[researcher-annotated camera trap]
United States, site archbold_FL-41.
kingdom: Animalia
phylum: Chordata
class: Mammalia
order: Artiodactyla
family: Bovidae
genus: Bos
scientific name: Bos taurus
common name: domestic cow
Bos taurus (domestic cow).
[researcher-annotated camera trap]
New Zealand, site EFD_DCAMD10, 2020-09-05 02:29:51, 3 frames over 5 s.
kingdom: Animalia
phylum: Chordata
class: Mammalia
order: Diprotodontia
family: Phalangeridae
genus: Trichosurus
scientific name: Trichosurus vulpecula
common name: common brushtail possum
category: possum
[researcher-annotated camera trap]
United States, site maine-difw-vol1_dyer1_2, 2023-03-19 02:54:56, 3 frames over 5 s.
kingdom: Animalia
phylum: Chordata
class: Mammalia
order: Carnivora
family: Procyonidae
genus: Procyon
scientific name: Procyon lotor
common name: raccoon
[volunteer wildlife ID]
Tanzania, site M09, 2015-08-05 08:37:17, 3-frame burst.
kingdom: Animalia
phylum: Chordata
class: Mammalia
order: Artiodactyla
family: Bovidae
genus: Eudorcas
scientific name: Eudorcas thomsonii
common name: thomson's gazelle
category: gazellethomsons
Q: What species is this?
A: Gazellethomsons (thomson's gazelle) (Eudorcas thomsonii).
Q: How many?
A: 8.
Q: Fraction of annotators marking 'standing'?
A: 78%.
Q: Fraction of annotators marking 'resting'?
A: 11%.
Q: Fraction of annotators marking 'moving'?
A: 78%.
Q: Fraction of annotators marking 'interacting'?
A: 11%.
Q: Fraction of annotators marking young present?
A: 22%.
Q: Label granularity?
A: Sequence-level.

****

Task – Output the records in full. Match them exactly.

Exercise output –
[researcher-annotated camera trap]
United States, site archbold_FL-41.
kingdom: Animalia
phylum: Chordata
class: Mammalia
order: Artiodactyla
family: Bovidae
genus: Bos
scientific name: Bos taurus
common name: domestic cow
Bos taurus (domestic cow).
[researcher-annotated camera trap]
New Zealand, site EFD_DCAMD10, 2020-09-05 02:29:51, 3 frames over 5 s.
kingdom: Animalia
phylum: Chordata
class: Mammalia
order: Diprotodontia
family: Phalangeridae
genus: Trichosurus
scientific name: Trichosurus vulpecula
common name: common brushtail possum
category: possum
[researcher-annotated camera trap]
United States, site maine-difw-vol1_dyer1_2, 2023-03-19 02:54:56, 3 frames over 5 s.
kingdom: Animalia
phylum: Chordata
class: Mammalia
order: Carnivora
family: Procyonidae
genus: Procyon
scientific name: Procyon lotor
common name: raccoon
[volunteer wildlife ID]
Tanzania, site M09, 2015-08-05 08:37:17, 3-frame burst.
kingdom: Animalia
phylum: Chordata
class: Mammalia
order: Artiodactyla
family: Bovidae
genus: Eudorcas
scientific name: Eudorcas thomsonii
common name: thomson's gazelle
category: gazellethomsons
Q: What species is this?
A: Gazellethomsons (thomson's gazelle) (Eudorcas thomsonii).
Q: How many?
A: 8.
Q: Fraction of annotators marking 'standing'?
A: 78%.
Q: Fraction of annotators marking 'resting'?
A: 11%.
Q: Fraction of annotators marking 'moving'?
A: 78%.
Q: Fraction of annotators marking 'interacting'?
A: 11%.
Q: Fraction of annotators marking young present?
A: 22%.
Q: Label granularity?
A: Sequence-level.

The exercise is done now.